The Times Free Press, from information obtained through an open records request, published results from a survey Sunday that showed the police department also scored low on communication and recognizing officers for good work.

Questions from the survey should immediately arise: Why is the dissatisfaction there? How long has it been there? Can things be improved? What happens if it doesn't improve?

We hope Chattanooga Mayor Tim Kelly and Police Chief Celeste Murphy are pondering all of those questions and others as they sift through the responses from the survey commissioned by the mayor's office.

On the other hand, some of the dissatisfaction could be present for the same reasons it would be present if a popular boss, director or manager were replaced with someone from the outside who brings in a different leadership style and dynamic.

(Twenty-six-year Chattanooga Police Department veteran David Roddy, who had been police chief for four years, retired — some say not of his own volition — in 2021. Today, he is chief operating officer for Hamilton County under Mayor Weston Wamp.)

A lot of people don't like change of any kind. It takes time for new ways of operating to settle in.

The results also could be influenced by the fact just over a third of the department completed the survey and that, as Murphy told the Times Free Press, the results are "not indicative of the entire department."

Experts will tell you that people unhappy about something are more likely to complain than those who are satisfied. How many online survey results, after all, have you filled out when Zaxby's gave you Coke, not the Dr Pepper you ordered, or when Burger King gave you a Bacon Croissan'wich when what you wanted was the one with sausage?

What are disconcerting, though, are Kelly's comments in an internal memo about rank-and-file officers "just never going to accept a Black woman in that role," and Murphy's dismissal of the results as being not indicative of the entire department.

Kelly's absolutist statement glosses over the fact the department has in the past had a handful of Black police chiefs and numerous high-ranking women.

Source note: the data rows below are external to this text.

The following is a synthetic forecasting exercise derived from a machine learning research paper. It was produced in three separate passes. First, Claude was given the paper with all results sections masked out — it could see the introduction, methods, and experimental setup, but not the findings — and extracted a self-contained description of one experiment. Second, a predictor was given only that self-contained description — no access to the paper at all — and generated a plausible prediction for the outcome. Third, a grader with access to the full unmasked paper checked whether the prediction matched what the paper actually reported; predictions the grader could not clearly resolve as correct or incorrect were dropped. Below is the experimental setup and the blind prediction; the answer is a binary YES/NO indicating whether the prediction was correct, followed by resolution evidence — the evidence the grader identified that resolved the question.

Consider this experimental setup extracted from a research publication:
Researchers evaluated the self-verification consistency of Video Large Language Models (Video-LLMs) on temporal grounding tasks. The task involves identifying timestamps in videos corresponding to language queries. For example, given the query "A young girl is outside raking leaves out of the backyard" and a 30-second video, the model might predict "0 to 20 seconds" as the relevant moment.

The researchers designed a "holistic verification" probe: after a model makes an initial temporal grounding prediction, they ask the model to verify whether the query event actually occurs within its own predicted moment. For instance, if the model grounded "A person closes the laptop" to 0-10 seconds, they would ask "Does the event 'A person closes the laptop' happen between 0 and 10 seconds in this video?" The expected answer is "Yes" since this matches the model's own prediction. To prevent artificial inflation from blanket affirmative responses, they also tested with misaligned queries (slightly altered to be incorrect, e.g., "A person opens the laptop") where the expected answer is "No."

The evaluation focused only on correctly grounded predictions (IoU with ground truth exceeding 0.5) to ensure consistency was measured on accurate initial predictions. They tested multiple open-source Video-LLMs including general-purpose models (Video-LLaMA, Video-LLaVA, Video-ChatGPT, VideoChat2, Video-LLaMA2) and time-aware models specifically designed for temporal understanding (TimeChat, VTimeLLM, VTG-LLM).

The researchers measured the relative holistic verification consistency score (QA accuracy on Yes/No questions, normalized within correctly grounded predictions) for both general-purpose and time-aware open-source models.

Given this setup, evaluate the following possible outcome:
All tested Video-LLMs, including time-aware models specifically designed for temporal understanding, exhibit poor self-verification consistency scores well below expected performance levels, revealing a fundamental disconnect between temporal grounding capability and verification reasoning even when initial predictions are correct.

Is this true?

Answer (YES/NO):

A statement released by the chapter president of the Fraternal Order of Police Rock City Lodge, representing about 300 CPD officers, also took the comment to task: "It is a dismissal of the concerns of the Fraternal Order of Police and is a failure to take extreme ownership of the situation."

Meanwhile, Murphy glossing over the survey results is not likely to endear her to those wary of her leadership abilities. Some in the department and the general public already have looked askance at her restructuring the department similar to that of the Atlanta department where she previously worked and adding a layer of higher-paid upper management that some department members say is unneeded.

Further, in 2022, the year she was hired, the number of internal grievances filed at the department tripled from the two years before, according to city records.

The CPD survey, in the information obtained by the newspaper, depicted no areas as "excellent," several areas on the low end of "all good," the aforementioned three areas (recognition, executive leadership and communication) in the poorer end of the "check engine" category and nothing in the "urgent action" area. It also showed some strengths of the department as relationships, purpose and empathy.

In light of the results, Ryan Ewalt, the mayor's chief operating officer, said Kelly and his leadership team have full confidence in Murphy, and Murphy — despite deflecting that "a lot of these things didn't start with me" — said she was open to any recommendations from the survey. And the International Brotherhood of Police Officers President Ed Buckman said the current leadership team has "the potential for success" but "can't do it in a vacuum."

So, while the survey results are not an all-encompassing picture of the CPD, the mayor's office thought enough of them that it is continuing to provide training and leadership "for all leaders at CPD." The results, though, are important enough — especially given Kelly's absolutist memo and Murphy's comments — that they deserve a follow-up — perhaps every six months or a year — to be sure the overall situation is improving (or not).